▶ _What this task involves_: Output each entry verbatim and exclude every picture from it.

━━━━━ Dataset records

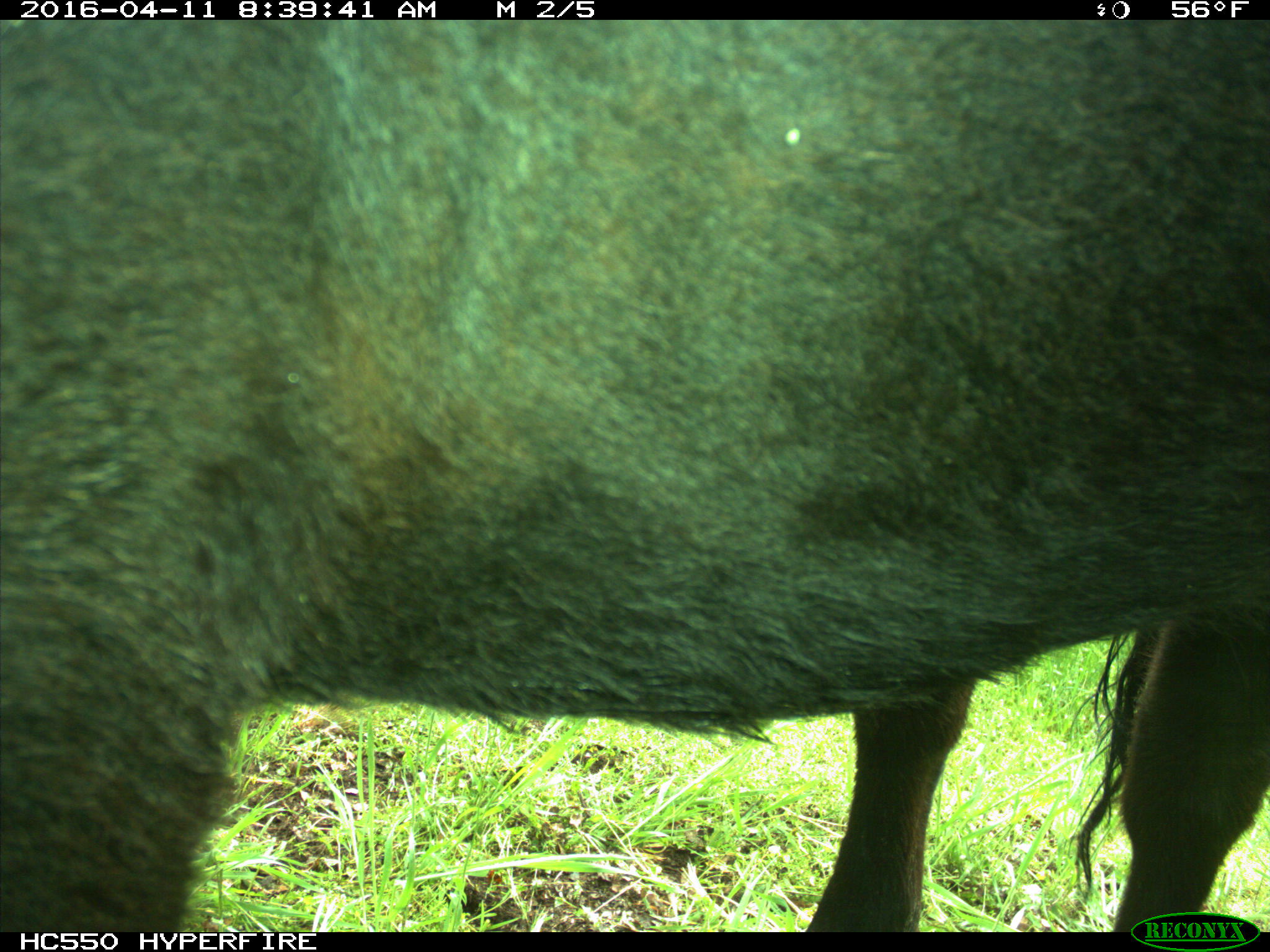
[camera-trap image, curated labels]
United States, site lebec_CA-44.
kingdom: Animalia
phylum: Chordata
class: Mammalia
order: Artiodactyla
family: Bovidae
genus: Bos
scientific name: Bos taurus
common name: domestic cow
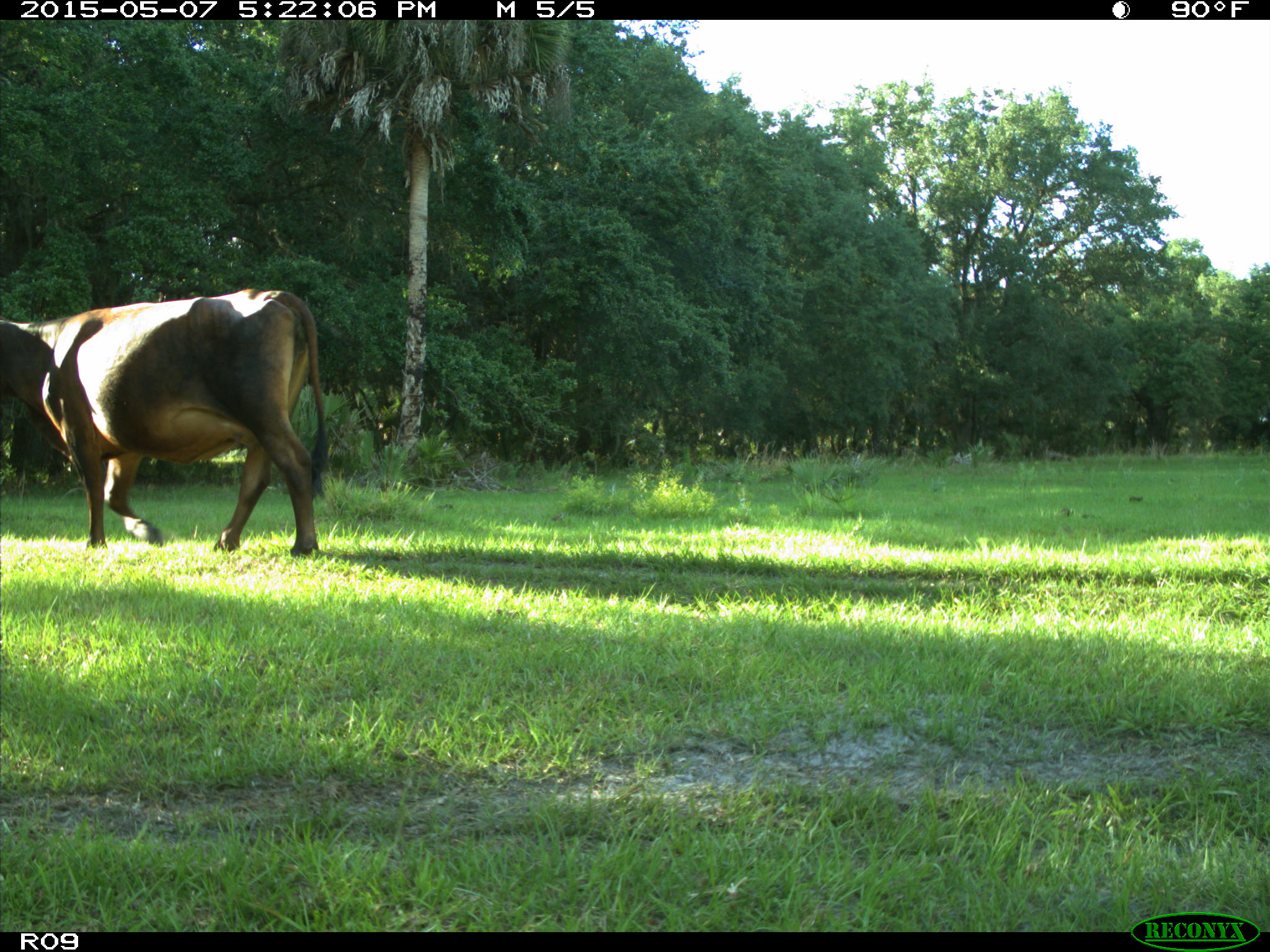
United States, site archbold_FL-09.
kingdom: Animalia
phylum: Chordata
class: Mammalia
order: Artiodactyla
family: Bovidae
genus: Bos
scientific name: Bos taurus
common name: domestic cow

━━━━━━━━━━

▶ _Your response_:
[camera-trap image, curated labels]
United States, site lebec_CA-44.
kingdom: Animalia
phylum: Chordata
class: Mammalia
order: Artiodactyla
family: Bovidae
genus: Bos
scientific name: Bos taurus
common name: domestic cow
United States, site archbold_FL-09.
kingdom: Animalia
phylum: Chordata
class: Mammalia
order: Artiodactyla
family: Bovidae
genus: Bos
scientific name: Bos taurus
common name: domestic cow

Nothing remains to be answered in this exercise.